FSS 2016 4th Quarter Highlights

In brief

HPC 2017

Within the Humanitarian Programme Cycle (HPC) 2017 process, FSS partners carried out an overall revision of the Humanitarian Needs Overview (HNO) and Humanitarian Response Plan (HRP), initially at the working group (WGs) level in both West Bank and Gaza Strip, then through the work of the general meetings. Three WGs meetings were held in Gaza and two in Ramallah for this purpose. Thereafter, two area-specific HPC workshops took place, in both localities. These workshops were conducted with the participation of different FSS partners, line ministries, UN agencies, local and international NGOs, and were largely attended (-40 presence each). As a result of these meetings and workshops, FSS partners developed a response framework, by identifying major humanitarian needs and elaborating the priorities of interventions in the coming round of the HPC. This informed FSS partners in defining their project proposals.

Having detailed projects' information is crucial for providing proper and comprehensive vision of the response plan. In this regard, the FSS developed a dedicated project matrix format, asking all partners to provide data at governorate level, and against the FSS set of indicators. This aims at facilitating coordination amongst FSS partners on the ground, avoid overlapping and duplications of projects, in either the type of intervention or the targeted governorates and localities. Finally, all data from these matrixes will be the basis for further elaboration and monitoring of activities related to the implementation of FSS projects throughout 2017.

The endorsement of the projects to be included into the HRP required the constitution of a vetting panel, with representative line ministries, UN lead agencies, and representatives from PNGO, AIDA, OCHA, and the FSS gender focal points. The FSS HNO and HRP 2017 documents have been finalized during the last quarter, through a participatory process.

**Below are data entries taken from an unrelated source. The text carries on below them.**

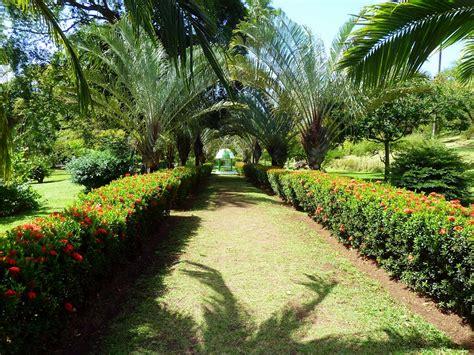 St Vincent Botanical Gardens Panoramio Photo Of St Vincent Karibik Botanical Garden Of Kingstown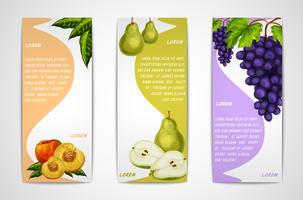 Raccolta di banner di frutta biologica mista vettore
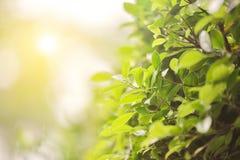 Zielony liść w deszczu Zdjęcia Royalty Free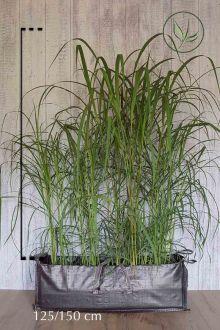 Chinees reuzenriet kant-en-klaar-hagen 125-150 cm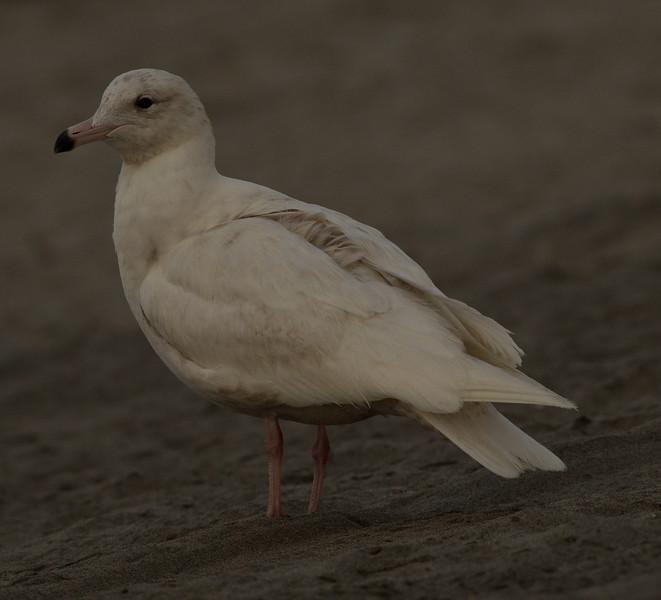 Glaucous Gull Oceanside  2014 02 26-1.CR2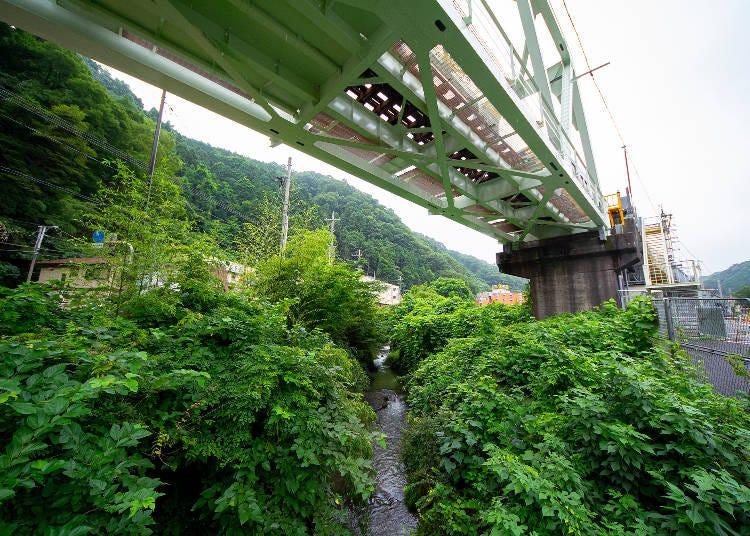 大自然あふれる「高尾山」の楽しみ方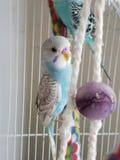 Длиннохвостый попугай мальчика стоковые изображения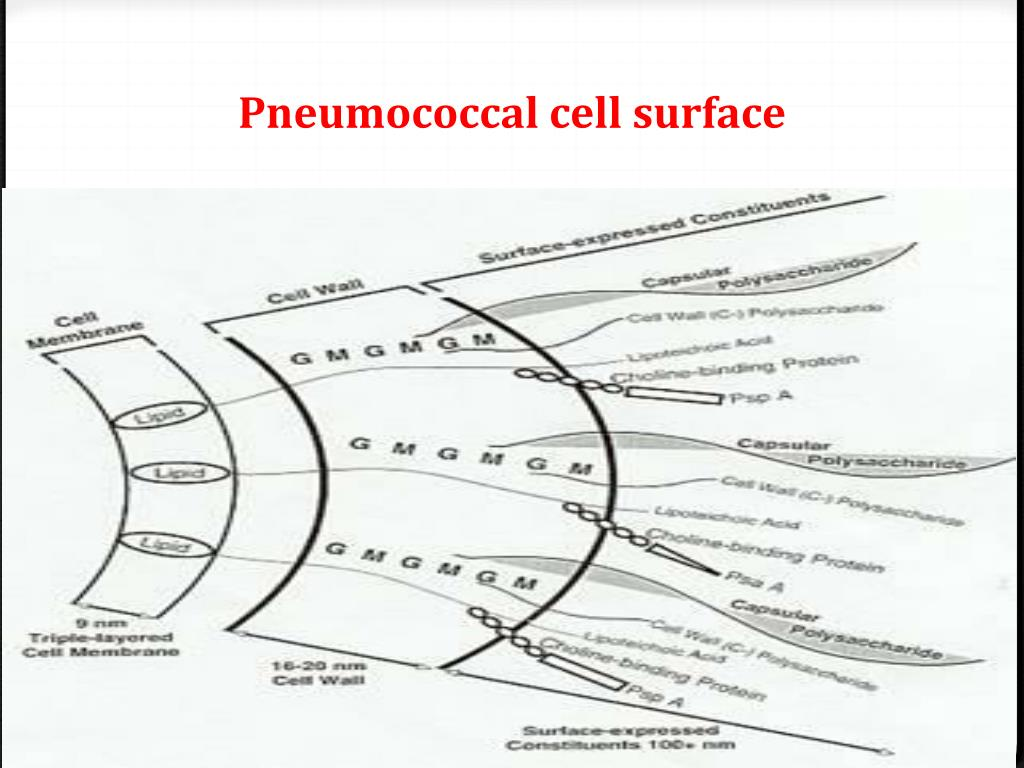 Pneumococcal cell surface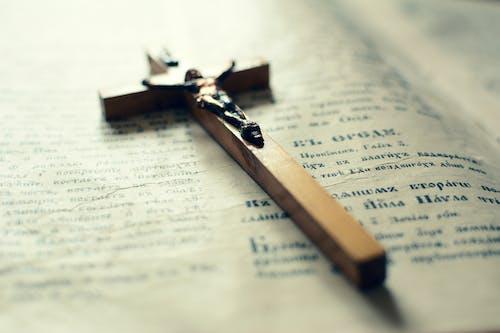 Immagine gratuita di albero, archivio storico, battesimo, bibbia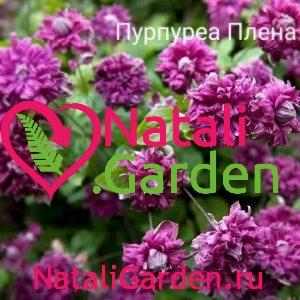 Саженцы Пурпуреа Плена Элеганс (Purpurea Plena Elegans)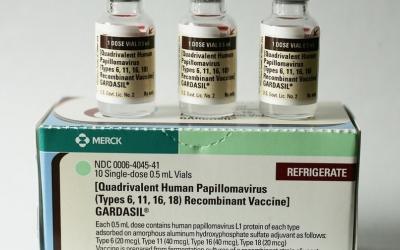 Imatge de la vacuna del papil·loma humà | Cedida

A new approach has been introduced for the submission of project proposal from FSS partners. The Humanitarian Country Team (HCT) recognised that due to the protracted nature of the humanitarian situation/crisis in Palestine, no significant changes were appreciated compared with the previous year. It was therefore decided by the HCT to proceed with a re­validation and update process of the needs overview and the country objectives. Within this approach, FSS partners had the opportunities to re-validate and update projects that have been vetted during the 2016 cycle and were still eligible for submission for the new HPC. These projects could benefit from a fast-track process of vetting. The opportunity to submit new project proposals remained available too. 79 projects were submitted by 44 organizations (46 for Gaza Strip only, 30 for West Bank only and 3 for West Bank and Gaza Strip jointly) according to the following table:

Two vetting sessions took place separately in Ramallah and Gaza in order to review and approve projects submitted by FSS partners. Based on the vetting panels' decision, 61 projects submitted by 20 partners have been approved under the FSS HRP 2017.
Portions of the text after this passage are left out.